Microsoft had earlier teased interested consumers and tech followers alike about the arrival of a new Microsoft Lumia device which showcased the use of the branding on the device, and while it stopped there, nothing else has changed except for Microsoft announcing November 11 as the date when it will finally unveil the mystery Windows Phone device.
Nokia Conversations reads: “Microsoft is delivering the power of everyday mobile technology to everyone. Come back on November 11, to find out more! #MoreLumia”.
While we cannot speculate on the actual launch date of the device, it is likely that Microsoft will be announcing it this Tuesday, but it’s Microsoft and you can never be entirely sure what the software giant is planning on.
If the two teaser photos of the Microsoft Lumia are anything to go by, we can expect an Orange and Neon Green choice of colors for the device.
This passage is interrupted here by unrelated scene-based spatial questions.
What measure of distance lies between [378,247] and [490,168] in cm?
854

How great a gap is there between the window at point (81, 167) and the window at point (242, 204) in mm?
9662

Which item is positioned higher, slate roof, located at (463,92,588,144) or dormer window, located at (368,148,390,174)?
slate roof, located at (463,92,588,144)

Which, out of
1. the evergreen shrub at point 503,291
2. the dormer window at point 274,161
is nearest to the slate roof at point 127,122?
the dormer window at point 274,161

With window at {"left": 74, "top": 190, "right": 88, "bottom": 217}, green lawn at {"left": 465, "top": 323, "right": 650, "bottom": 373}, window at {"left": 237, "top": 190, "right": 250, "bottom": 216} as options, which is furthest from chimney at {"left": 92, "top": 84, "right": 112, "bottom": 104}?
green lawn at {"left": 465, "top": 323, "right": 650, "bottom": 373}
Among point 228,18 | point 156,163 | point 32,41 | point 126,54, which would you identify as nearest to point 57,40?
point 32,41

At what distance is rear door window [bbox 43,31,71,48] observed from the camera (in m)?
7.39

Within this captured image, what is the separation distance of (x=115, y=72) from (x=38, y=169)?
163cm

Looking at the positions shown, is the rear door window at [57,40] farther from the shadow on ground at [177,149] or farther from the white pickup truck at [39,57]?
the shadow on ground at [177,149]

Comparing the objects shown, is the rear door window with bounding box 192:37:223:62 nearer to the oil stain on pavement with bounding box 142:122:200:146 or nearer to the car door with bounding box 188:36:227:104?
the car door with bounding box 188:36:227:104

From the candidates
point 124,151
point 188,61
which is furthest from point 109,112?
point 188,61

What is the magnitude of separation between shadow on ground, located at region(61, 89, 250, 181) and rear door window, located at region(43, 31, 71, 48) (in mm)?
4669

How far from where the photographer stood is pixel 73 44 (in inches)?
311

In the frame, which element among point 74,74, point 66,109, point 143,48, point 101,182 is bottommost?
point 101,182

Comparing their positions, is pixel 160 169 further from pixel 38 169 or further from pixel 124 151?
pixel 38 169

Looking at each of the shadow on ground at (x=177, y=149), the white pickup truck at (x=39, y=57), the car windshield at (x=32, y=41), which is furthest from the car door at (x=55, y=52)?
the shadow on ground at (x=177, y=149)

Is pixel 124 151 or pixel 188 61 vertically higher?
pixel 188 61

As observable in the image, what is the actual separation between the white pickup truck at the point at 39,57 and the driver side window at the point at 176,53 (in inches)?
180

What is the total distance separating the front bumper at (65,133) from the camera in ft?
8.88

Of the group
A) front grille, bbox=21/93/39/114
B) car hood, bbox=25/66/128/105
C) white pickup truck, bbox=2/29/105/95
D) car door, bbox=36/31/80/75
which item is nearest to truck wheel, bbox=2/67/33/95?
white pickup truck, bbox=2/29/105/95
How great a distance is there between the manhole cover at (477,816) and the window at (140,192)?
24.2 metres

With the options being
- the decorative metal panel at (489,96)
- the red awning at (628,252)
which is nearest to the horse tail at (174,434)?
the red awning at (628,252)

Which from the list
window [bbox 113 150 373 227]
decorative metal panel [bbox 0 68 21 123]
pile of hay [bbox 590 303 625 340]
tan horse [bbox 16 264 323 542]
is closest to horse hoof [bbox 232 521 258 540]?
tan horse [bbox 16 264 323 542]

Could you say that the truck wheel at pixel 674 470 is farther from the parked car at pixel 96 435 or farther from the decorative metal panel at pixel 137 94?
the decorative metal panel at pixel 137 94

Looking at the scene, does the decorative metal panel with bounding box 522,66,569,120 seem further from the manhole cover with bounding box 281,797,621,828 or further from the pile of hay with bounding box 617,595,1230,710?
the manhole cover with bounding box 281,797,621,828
Maybe, there will be a black in there as well.
No word on the specs either, as we mentioned the very brief word from Nokia, but earlier, Tenaa – a Chinese website had allegedly leaked specs for a low-end Windows Phone smartphone called the RM-1090. The device is said to sport a 5-inch HD panel, powered by a 1.2GHz dual core Snapdragon 200 CPU, and coupled with 1GB of RAM and a decent 1,900mAh battery. The rear-facing camera will be a mere 5MP unit, with VGA resolution for the front-facing camera. Tenaa has put the color options as black, white, grey, blue, and the leaked orange and green.
For a device that is supposed to be the flagship rebranding of existing Windows Phone devices in some sense, will these weak specs help Microsoft’s cause? Perhaps Microsoft intends on pitching the device as a low cost smartphone to reach out to a larger consumer base to spread the word, something which a high-end model could not achieve in a shorter period.